[BEGIN]

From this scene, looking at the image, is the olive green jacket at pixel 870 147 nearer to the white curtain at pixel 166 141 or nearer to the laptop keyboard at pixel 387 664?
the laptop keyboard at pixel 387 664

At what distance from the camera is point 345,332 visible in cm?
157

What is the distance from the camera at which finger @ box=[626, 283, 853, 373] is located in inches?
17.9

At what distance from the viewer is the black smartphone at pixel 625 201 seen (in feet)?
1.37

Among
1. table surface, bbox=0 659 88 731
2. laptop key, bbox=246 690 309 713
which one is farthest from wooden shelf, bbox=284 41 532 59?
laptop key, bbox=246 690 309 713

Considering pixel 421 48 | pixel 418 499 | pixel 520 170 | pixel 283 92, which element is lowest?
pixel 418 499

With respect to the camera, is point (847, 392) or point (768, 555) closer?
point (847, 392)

[END]
[BEGIN]

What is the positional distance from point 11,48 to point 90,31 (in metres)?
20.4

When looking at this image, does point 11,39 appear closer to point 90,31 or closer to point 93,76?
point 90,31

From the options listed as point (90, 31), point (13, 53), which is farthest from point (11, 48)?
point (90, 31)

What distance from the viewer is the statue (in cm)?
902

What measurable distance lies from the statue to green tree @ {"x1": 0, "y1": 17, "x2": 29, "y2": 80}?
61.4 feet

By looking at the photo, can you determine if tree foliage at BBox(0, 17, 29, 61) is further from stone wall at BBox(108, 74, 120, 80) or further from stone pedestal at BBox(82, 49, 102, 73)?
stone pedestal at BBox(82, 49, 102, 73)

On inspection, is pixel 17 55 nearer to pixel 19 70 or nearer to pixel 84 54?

[END]
[BEGIN]

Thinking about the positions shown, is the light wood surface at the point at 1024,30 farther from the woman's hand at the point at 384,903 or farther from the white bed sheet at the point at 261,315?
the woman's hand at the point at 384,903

[END]

**Objective:** Format the lines from the one containing "By looking at" through the one containing "On inspection, is", both included, as a JSON list of strings with one string per line and no blank lines.

**Final result:**
[
  "By looking at the photo, can you determine if tree foliage at BBox(0, 17, 29, 61) is further from stone wall at BBox(108, 74, 120, 80) or further from stone pedestal at BBox(82, 49, 102, 73)?",
  "stone pedestal at BBox(82, 49, 102, 73)",
  "On inspection, is pixel 17 55 nearer to pixel 19 70 or nearer to pixel 84 54?"
]